# sighting question



## hamsterhats (Aug 20, 2008)

With trapezoid sights, are you to focus on the front sight while targeting? the reason i ask is that the sights turn fuzzy, i just see a blur, will paint help this?


----------



## Scratchshooter40 (Jun 17, 2008)

*Sure Sight's opinion . . .*

From the Sure Sight website:
2. The larger and brighter the front sight, the greater the chances of it being seen, even with your eyes intently and involuntarily focused on a distant threat.

3. Since the front sight is far more critical to both pinpoint accuracy and speed than the rear sight, the front sight (or target) is where your focus needs to be, not blocked by the ordinarily larger conventional rear sights.
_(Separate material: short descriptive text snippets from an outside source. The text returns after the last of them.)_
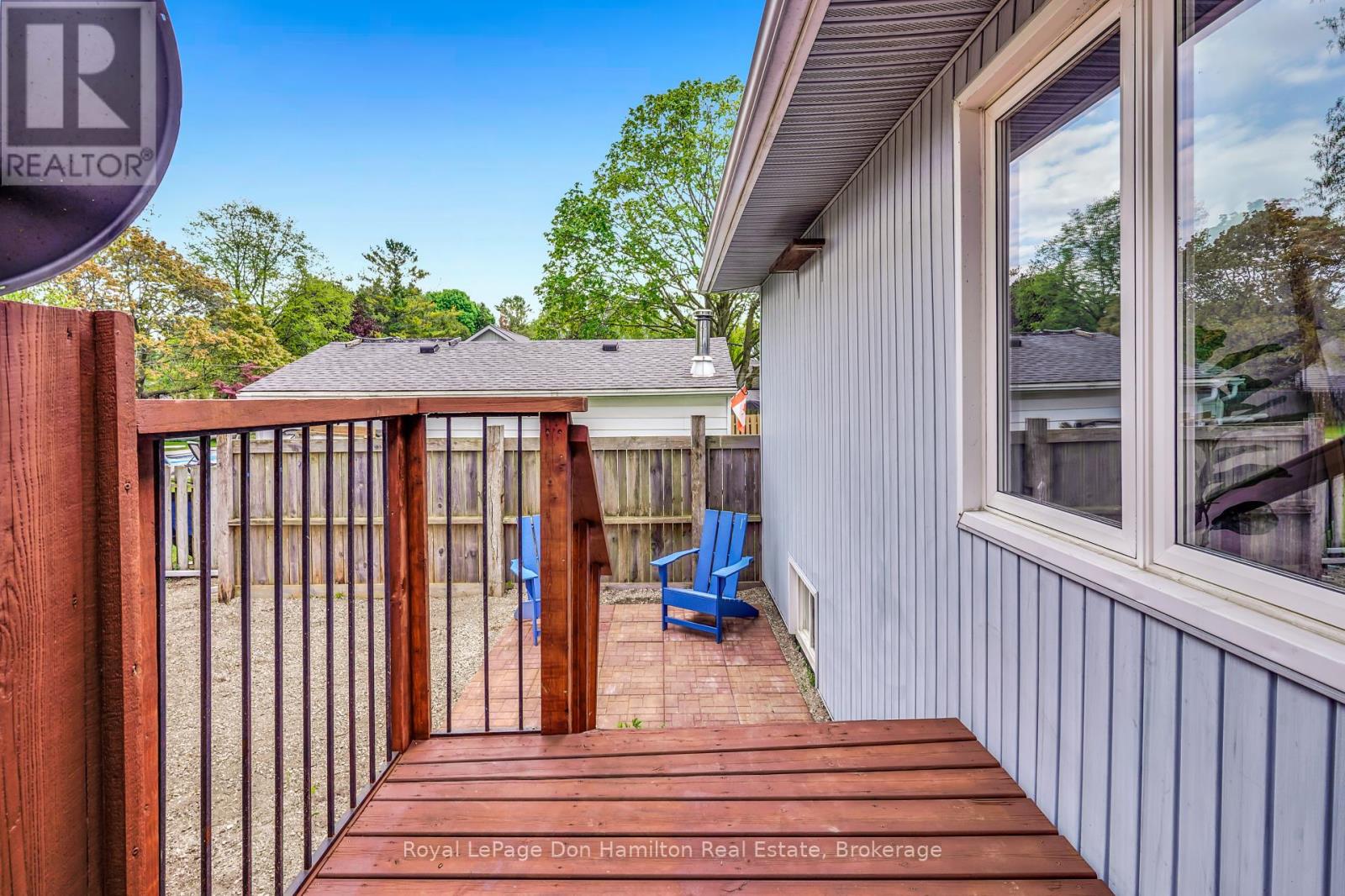 239 Jones Street, Goderich, Ontario  N7A 3B9 - Photo 43 - X12157660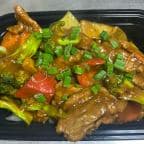 Best Curry Beef in Austin, TX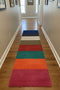 Persian-Inspired. Modern Defined. Turkish Made Rug, 2' x 8' (O)
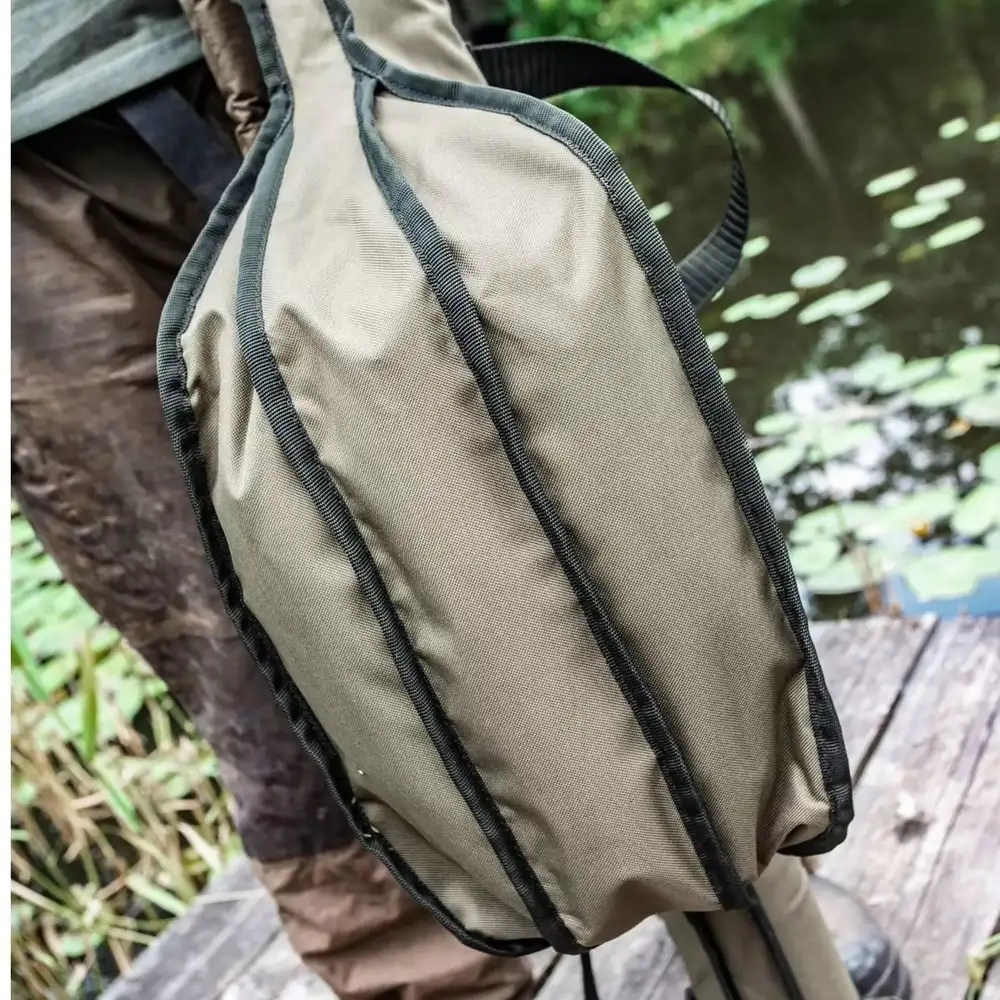 Korum Transition Rutenhülse, 3-Ruten 5 Korum Transition Rutenhülse, 3-Ruten – Bild 3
Years ago, and I mean quite a few I had an ASP which was a highly modified Model 39 S&W. It was the child of Paris Theodore and purportedly the CIA weapon of choice, using three converging sides of a channel to provide a sight picture. It was an excellent weapon and I wish I had never sold it. I imagine it would be worth something now. I opted for the Browning HiPower in its place as I needed more capacity and it fit me better. Sight system was still awesome.


----------



## hamsterhats (Aug 20, 2008)

thank you very much, think i'm doing what i should be doing. i will check out suresight.


----------